Short problem :: Retype all of the records below word for word, keeping every line unchanged.

Records for the task ::
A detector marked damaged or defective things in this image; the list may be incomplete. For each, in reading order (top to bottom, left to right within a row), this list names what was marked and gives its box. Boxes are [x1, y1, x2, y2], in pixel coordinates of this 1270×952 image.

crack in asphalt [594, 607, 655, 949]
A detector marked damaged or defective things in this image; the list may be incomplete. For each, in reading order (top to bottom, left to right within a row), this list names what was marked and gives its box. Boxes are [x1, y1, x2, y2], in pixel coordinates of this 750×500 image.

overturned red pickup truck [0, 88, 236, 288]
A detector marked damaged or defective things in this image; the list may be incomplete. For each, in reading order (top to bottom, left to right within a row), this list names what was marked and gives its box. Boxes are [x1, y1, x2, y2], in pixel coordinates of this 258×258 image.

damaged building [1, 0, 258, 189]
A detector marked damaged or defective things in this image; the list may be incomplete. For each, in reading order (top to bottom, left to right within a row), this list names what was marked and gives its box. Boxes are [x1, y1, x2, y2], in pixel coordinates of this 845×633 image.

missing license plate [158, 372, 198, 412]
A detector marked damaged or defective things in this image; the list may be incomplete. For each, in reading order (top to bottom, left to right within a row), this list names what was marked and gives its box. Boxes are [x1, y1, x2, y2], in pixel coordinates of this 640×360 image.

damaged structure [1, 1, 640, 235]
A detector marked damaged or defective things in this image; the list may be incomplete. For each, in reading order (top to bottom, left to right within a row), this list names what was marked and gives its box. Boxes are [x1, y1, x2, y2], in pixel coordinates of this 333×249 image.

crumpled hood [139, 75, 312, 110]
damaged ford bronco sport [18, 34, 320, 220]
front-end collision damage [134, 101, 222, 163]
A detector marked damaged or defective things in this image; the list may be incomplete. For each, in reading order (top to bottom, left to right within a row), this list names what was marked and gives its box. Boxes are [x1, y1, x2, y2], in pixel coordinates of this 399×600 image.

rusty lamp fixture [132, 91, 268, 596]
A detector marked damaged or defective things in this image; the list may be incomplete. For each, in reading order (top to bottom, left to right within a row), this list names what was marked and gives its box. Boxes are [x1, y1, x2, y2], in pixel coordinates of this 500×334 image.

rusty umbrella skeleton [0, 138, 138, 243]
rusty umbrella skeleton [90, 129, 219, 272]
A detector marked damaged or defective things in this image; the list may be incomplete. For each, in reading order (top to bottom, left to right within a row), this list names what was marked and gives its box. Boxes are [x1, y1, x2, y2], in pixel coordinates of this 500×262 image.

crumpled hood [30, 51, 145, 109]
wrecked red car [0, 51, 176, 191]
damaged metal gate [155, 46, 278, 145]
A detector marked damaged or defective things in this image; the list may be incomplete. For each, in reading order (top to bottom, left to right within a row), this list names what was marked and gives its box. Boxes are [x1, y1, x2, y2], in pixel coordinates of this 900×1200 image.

Problem solution ::
A detector marked damaged or defective things in this image; the list may be incomplete. For each, in reading order (top to bottom, left to right within a row), this list names what was marked and gives its box. Boxes are [x1, y1, x2, y2], in pixel coordinates of this 1270×952 image.

crack in asphalt [594, 607, 655, 949]
A detector marked damaged or defective things in this image; the list may be incomplete. For each, in reading order (top to bottom, left to right within a row), this list names what was marked and gives its box. Boxes are [x1, y1, x2, y2], in pixel coordinates of this 750×500 image.

overturned red pickup truck [0, 88, 236, 288]
A detector marked damaged or defective things in this image; the list may be incomplete. For each, in reading order (top to bottom, left to right within a row), this list names what was marked and gives its box. Boxes are [x1, y1, x2, y2], in pixel coordinates of this 258×258 image.

damaged building [1, 0, 258, 189]
A detector marked damaged or defective things in this image; the list may be incomplete. For each, in reading order (top to bottom, left to right within a row), this list names what was marked and gives its box. Boxes are [x1, y1, x2, y2], in pixel coordinates of this 845×633 image.

missing license plate [158, 372, 198, 412]
A detector marked damaged or defective things in this image; the list may be incomplete. For each, in reading order (top to bottom, left to right within a row), this list names what was marked and gives its box. Boxes are [x1, y1, x2, y2], in pixel coordinates of this 640×360 image.

damaged structure [1, 1, 640, 235]
A detector marked damaged or defective things in this image; the list may be incomplete. For each, in reading order (top to bottom, left to right within a row), this list names what was marked and gives its box. Boxes are [x1, y1, x2, y2], in pixel coordinates of this 333×249 image.

crumpled hood [139, 75, 312, 110]
damaged ford bronco sport [18, 34, 320, 220]
front-end collision damage [134, 101, 222, 163]
A detector marked damaged or defective things in this image; the list may be incomplete. For each, in reading order (top to bottom, left to right within a row), this list names what was marked and gives its box. Boxes are [x1, y1, x2, y2], in pixel coordinates of this 399×600 image.

rusty lamp fixture [132, 91, 268, 596]
A detector marked damaged or defective things in this image; the list may be incomplete. For each, in reading order (top to bottom, left to right within a row), this list names what was marked and gives its box. Boxes are [x1, y1, x2, y2], in pixel coordinates of this 500×334 image.

rusty umbrella skeleton [0, 138, 138, 243]
rusty umbrella skeleton [90, 129, 219, 272]
A detector marked damaged or defective things in this image; the list may be incomplete. For each, in reading order (top to bottom, left to right within a row), this list names what was marked and gives its box. Boxes are [x1, y1, x2, y2], in pixel coordinates of this 500×262 image.

crumpled hood [30, 51, 145, 109]
wrecked red car [0, 51, 176, 191]
damaged metal gate [155, 46, 278, 145]
A detector marked damaged or defective things in this image; the list may be incomplete. For each, in reading order (top to bottom, left to right within a row), this list names what was marked and gives its box. Boxes are [x1, y1, x2, y2], in pixel coordinates of this 900×1200 image.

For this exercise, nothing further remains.